MDM Matching – Are You Asking the Right Question?

Blog

MDM Matching – Are You Asking the Right Question?

An odd request came in last week when a prospective customer asked us about a benchmark on the percentage of duplicates we can find for them using MDM.

In this blog, I wanted to touch base on few key reasons why this is odd in many ways. I would also like to take this chance to explain what are the right questions you should be asking to your vendor when it comes to MDM matching.

I have worked with dozens of customers directly in last 12 years. In my current role, I talk to companies implementing master data management, the practitioners and the thought leaders on a day-to-day basis. I can confidently say, every customer requirements around mastering are unique.

When it comes to identifying duplication of data in your organization, the discussion quickly changes to a customer’s specific requirements. The usage of the data (ex: analytics for marketing segmentation, real-time access to trusted data across the company, etc.), the number of sources and target systems, the quality of data in those sources are all different even for organizations within the same industry. Often the business requirements dictate what you need to do with data and there are instances such as legal and compliance when the requirements suggest certain duplicates must survive.

On top of this, there are project timelines, certain trade-offs the customer makes to achieve the level of accuracy, performance, and quality of the data. Think of adjusting several knobs on your stereo to get the best sound which YOU like.

Result? The percentage of duplication we can find using an MDM tool varies from customer to customer. It depends on several parameters, and you need to find what is right for you. Your tolerance level for false positives and false negatives dictates your configuration.

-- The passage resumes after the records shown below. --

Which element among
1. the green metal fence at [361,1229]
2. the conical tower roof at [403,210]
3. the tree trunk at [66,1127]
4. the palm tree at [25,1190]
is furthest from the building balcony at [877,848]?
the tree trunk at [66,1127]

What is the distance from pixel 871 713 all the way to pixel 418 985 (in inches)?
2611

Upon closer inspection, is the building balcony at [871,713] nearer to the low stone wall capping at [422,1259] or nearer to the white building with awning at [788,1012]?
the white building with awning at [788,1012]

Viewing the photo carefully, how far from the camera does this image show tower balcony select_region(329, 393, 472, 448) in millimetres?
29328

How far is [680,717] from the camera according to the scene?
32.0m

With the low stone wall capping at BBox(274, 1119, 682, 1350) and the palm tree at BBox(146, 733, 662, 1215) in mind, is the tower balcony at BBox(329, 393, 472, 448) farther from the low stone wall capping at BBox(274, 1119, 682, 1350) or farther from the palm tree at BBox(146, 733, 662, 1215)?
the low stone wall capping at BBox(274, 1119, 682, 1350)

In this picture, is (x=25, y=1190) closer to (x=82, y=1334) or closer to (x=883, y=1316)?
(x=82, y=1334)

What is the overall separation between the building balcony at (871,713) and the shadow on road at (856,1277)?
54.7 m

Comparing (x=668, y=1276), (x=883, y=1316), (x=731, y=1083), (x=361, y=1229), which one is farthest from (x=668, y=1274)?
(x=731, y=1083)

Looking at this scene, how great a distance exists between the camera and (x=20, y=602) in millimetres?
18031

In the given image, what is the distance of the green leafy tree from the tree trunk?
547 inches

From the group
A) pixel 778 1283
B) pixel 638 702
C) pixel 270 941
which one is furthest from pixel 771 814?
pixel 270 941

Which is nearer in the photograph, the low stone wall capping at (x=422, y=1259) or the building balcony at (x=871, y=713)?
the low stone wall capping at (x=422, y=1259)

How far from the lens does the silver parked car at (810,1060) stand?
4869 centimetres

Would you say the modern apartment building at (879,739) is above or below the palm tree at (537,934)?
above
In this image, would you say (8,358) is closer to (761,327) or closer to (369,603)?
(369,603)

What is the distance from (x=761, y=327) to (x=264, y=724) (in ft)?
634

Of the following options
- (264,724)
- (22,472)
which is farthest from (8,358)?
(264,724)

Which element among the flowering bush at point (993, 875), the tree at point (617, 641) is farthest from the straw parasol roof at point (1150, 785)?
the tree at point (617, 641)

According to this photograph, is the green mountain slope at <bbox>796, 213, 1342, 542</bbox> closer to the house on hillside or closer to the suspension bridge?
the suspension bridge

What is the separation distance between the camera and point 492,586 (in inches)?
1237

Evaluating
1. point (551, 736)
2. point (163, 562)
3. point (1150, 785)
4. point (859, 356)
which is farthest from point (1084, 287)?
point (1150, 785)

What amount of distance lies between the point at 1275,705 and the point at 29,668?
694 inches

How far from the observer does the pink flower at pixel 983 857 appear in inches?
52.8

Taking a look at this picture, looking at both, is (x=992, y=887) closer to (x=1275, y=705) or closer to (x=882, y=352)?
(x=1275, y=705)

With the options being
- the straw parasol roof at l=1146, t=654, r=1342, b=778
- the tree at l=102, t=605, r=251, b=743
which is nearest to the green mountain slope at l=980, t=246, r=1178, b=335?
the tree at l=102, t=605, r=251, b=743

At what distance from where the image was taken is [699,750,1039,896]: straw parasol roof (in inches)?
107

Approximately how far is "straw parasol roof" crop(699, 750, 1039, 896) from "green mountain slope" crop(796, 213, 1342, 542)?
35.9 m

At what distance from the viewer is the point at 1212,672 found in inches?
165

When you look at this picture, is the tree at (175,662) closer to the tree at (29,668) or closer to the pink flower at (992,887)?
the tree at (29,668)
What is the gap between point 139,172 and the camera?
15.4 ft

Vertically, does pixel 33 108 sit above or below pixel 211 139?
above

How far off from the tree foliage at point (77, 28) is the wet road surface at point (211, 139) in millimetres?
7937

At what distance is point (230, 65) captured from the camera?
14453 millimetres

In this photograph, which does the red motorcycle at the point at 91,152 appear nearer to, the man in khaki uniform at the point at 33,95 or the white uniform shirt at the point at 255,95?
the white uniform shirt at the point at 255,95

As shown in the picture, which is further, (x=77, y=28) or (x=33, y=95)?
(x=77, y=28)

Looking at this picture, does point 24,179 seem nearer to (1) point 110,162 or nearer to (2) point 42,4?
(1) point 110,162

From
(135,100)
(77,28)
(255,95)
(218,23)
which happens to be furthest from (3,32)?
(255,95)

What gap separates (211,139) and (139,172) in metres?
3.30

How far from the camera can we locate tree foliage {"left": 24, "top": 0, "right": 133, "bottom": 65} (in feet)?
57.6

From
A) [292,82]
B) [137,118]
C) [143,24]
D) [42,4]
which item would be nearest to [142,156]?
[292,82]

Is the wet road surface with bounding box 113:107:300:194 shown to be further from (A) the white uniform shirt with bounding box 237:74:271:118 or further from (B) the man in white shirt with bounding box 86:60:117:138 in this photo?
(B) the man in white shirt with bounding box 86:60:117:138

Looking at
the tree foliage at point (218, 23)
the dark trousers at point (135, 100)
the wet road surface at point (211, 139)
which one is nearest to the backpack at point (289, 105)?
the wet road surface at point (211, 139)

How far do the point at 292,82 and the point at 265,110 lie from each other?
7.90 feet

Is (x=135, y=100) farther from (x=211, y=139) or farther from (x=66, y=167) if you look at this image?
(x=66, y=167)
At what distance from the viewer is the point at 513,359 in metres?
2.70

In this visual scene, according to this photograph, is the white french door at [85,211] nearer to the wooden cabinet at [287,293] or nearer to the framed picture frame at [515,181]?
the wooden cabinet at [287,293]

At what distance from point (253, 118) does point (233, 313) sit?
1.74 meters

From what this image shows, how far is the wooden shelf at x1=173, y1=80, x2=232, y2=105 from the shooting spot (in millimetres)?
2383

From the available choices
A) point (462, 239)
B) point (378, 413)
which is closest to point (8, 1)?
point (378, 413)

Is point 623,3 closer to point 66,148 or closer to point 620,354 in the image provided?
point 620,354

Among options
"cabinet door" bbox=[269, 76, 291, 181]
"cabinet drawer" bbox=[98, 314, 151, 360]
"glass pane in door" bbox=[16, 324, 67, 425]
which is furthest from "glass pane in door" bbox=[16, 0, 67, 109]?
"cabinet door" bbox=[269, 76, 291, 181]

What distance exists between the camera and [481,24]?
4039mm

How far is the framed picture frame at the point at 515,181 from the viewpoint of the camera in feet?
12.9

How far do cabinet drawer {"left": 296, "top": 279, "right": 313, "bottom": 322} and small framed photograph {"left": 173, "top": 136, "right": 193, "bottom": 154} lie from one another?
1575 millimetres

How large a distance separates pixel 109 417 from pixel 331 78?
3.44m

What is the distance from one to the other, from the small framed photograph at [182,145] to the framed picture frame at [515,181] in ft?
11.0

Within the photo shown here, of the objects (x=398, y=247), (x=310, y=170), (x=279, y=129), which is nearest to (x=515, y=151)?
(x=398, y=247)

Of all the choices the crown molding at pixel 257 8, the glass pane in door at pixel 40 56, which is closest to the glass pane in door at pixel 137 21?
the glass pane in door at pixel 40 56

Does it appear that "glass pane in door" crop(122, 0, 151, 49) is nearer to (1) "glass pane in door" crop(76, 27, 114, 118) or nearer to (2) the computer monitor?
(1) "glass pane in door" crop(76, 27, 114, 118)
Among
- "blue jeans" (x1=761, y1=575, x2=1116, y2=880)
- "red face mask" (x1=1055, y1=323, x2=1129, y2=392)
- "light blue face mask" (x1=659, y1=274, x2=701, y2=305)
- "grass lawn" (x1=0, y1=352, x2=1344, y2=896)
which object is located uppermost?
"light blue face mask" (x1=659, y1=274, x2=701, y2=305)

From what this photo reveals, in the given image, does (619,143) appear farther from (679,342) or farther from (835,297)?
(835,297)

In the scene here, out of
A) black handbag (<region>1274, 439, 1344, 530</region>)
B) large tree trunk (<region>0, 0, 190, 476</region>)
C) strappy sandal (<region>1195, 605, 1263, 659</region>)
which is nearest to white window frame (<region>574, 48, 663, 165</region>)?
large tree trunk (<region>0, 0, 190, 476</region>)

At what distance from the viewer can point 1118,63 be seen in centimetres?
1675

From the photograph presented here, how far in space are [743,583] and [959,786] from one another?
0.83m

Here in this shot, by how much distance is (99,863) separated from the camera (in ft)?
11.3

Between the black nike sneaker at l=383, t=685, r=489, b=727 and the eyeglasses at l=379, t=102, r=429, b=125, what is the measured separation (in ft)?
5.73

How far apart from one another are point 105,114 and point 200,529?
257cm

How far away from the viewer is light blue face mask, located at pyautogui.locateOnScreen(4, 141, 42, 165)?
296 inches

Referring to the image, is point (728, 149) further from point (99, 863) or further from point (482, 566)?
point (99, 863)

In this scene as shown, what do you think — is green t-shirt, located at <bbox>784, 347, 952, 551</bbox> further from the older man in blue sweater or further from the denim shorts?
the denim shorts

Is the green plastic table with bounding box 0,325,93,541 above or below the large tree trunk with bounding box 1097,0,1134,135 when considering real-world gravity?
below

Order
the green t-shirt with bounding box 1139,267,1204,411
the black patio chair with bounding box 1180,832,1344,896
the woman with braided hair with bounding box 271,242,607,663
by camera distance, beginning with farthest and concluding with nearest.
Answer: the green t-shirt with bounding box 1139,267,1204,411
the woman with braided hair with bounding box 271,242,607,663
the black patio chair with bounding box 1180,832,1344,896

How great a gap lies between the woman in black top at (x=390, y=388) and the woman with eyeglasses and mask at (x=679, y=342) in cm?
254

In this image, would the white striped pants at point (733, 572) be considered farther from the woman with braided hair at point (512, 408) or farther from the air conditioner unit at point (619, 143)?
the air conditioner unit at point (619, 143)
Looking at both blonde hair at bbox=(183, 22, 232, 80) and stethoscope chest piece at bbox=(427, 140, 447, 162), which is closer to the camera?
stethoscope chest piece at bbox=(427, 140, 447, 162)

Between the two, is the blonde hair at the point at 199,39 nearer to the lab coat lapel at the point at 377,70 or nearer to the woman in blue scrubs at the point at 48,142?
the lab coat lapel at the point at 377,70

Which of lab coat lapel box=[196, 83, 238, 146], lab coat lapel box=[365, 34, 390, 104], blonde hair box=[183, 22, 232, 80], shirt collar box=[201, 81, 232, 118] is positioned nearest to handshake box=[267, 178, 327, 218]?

The real question you should be asking your vendor is –

  • How sophisticated is your matching engine?
  • Can it support probabilistic (fuzzy) and deterministic (exact) matching styles?
  • Is it easy to configure the matching engine? Is it easy to understand for my data stewards, IT and business users, so they are all on the same page?
  • How easy or hard it is for us to change tolerance level for missed and false matches?
  • Does the matching engine consider phonetic spellings, partial fields, the statistical distribution of records and more?
  • Does the vendor tool allow fine-grained tuning of the ranges to search, tightness of match and other parameters for balancing the degree of matches amount of processing (performance)?
  • How is a data set with international names and addresses handled?
  • Can the matching engine learn from past behavior from stewards and self-correct?
  • What about data survivorship? Does the vendor provide easy ways for us to configure survivorship rules?
  • Does the vendor take a configuration over coding approach for both matching and survivorship?
  • Can you provide attribute level survivorship?
  • Does the vendor offer scalability for matching large data sets and performing multiple matches with different criteria?
  • Can you do fast searches that leverage matching in real-time? Is the matching engine designed to handle bulk, near real-time and real-time modes?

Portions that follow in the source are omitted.